Though this is a bit funny but it is always said that the liquor business is sort of an evergreen business and generally it is immune to recession and expands during joyous phases. Ironically, Diageo’s (DEO, Financial) last quarter results (announced on July 31) doesn’t satisfy this paradigm as the company missed earnings across almost all business segments. However, analysts are showing interest in the stock because of its attractive valuation and improvement in global economic scenario.
In the fourth quarter, net sales were up by 0.8% and positive consumer trends were observed in the higher priced categories. The EPS before considering extraordinary items was down approximately 7.6% to 95.5 pence per share. Also, the free cash flow was ÂŁ1,235 million for the quarter. Diageo has segmented its overall operations in terms of geographies and therefore, the challenges faced by the company in various geographies are different and as such, their impact on the numbers also varies. In its earnings call, the company pointed out that the business in North American region was strong and the company was able to achieve expected topline growth. However, in Europe, the company was not able to perform phenomenally and as for the emerging geographies, it exhibited a weak performance.
Diageo’s prospects are weak in Europe.
As I mentioned above, the operations of Diageo are segmented by geography and therefore the company has to encounter market-specific challenges. In this article, my intent is to give you an understanding of Diageo’s future prospects and to which, the economic scenario across different geographies, holds the key. I would begin with Europe first because the company has been present in the region for a considerable time but the recent shifts (negative, of course) in Europe’s economy has hurt Diageo’s sales.
A recent article on RT clearly pointed out the sorry state of the European economy as the region is trapped in its own budgetary policy and it seems that it is having a difficult time to come out of the crisis. On Tuesday, the European commission slashed its economic outlook for the Eurozone, putting immense pressure on the European central bank to come out with extraordinary measures to arrest the slow growth and push off the lurking fear of deflation. The revisions made for Germany and France, two of the largest Eurozone countries, were the sharpest. The 2015 GDP forecast for Germany was cut from 2 percent in May to just 1.1 percent. Similarly, France’s forecast was cut from 1.5 percent to 0.7 percent.
Since the GDP is falling in the region, it implies that the disposable income per person is also going to be hit. This will have a direct impact on Diageo’s Euro brands and especially, the high-end brands will see a decrease in sales. Moreover, since the top brands contribute better to the margins, it is not going to be a healthy news for the company. Eastern Europe isn’t providing much hope for growth either. Recently, the region saw a decline in sales due to weak consumer confidence and uncertainty over events in Ukraine
Not so good emerging markets
Besides the Euro economy, the other markets that have troubled chief Ivan Menezes is the emerging markets as a result of which, Diageo’s overall earnings have suffered. The company was hit by ongoing volatility in markets like Nigeria, Brazil and China and that showed in its results. Diageo's first quarter results were also affected by ongoing currency weakness, in particular the devaluation of the Venezuelan bolivar.

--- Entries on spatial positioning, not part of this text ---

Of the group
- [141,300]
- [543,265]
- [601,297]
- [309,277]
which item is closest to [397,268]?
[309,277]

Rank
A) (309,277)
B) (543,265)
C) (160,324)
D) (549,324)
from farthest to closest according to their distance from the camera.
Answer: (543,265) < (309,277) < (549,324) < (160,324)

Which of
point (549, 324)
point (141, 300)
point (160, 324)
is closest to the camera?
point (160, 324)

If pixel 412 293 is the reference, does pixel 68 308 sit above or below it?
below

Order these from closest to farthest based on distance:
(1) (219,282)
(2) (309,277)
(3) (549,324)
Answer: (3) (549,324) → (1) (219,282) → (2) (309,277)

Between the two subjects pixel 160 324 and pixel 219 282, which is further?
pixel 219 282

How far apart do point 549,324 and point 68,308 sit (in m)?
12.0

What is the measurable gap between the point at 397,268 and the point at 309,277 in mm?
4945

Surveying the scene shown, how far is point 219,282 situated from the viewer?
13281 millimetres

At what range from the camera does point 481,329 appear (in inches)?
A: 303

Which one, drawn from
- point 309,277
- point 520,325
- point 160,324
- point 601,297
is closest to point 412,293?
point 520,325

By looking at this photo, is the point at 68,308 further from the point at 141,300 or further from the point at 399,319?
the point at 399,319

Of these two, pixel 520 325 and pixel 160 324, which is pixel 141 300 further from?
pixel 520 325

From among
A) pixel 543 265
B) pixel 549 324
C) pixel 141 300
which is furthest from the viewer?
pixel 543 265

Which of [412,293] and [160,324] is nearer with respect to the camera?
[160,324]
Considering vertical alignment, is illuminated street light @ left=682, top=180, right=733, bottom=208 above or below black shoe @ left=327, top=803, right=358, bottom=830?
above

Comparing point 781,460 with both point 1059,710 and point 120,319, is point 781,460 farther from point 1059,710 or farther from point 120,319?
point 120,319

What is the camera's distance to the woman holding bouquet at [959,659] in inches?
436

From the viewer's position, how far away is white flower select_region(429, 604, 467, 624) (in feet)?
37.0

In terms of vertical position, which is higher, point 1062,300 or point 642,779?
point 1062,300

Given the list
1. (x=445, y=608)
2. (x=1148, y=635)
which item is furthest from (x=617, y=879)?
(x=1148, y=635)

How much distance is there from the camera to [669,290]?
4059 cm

A big worry is China where the Government’s anti-extravagance policies have hit a number of consumer and luxury companies including Diageo, to an extent. Diageo previously relied on China's government dinners and gifts for good profits, a practice now seen as corruption and its premium brands including Johnny Walker and Smirnoff are seeing a cut in sales. After President Xi Jinping put anti-corruption laws in place, premium alcohol sales dropped 30%, thus lowering China's GDP by 1.2%. In 2012, the Chinese average spirit consumption reached a whopping 4.7 liters. However, now that the government crackdown has slowed sales, Diageo would have to look for new and innovative ways to fuel sales or see a continuing decline in the region.
Final words
At the onset of this article, I hinted at the attractive valuation that is pulling analysts to the stock in spite of the earnings miss and bleak prospects in instrumental markets. Agreeably, its trailing P/E of 19.75 is highly favorable in comparison with peers, but the PEG of 2.90 is dangerously high and this means that the stock could tumble in light of any negative event. Additionally, the EPS growth for the next five years is projected at a minimal 7.6 percent and considering the risk of deflation and staggering economic situation highlighted in above paragraphs, it is not prudent to call Diageo a bargain.
In my opinion, Diageo has been a strong performer but in the light of recent crisis and circumstances that are not entirely within the control of the company, I would not advise investors to put money in the stock. Though the company is trying desperately to revive high and sustainable growth by shuffling its product portfolio, varying its price mix and also investing in credible brands, it may not suffice in the near term. Therefore, it is wise to quit the position in Diageo and book profits.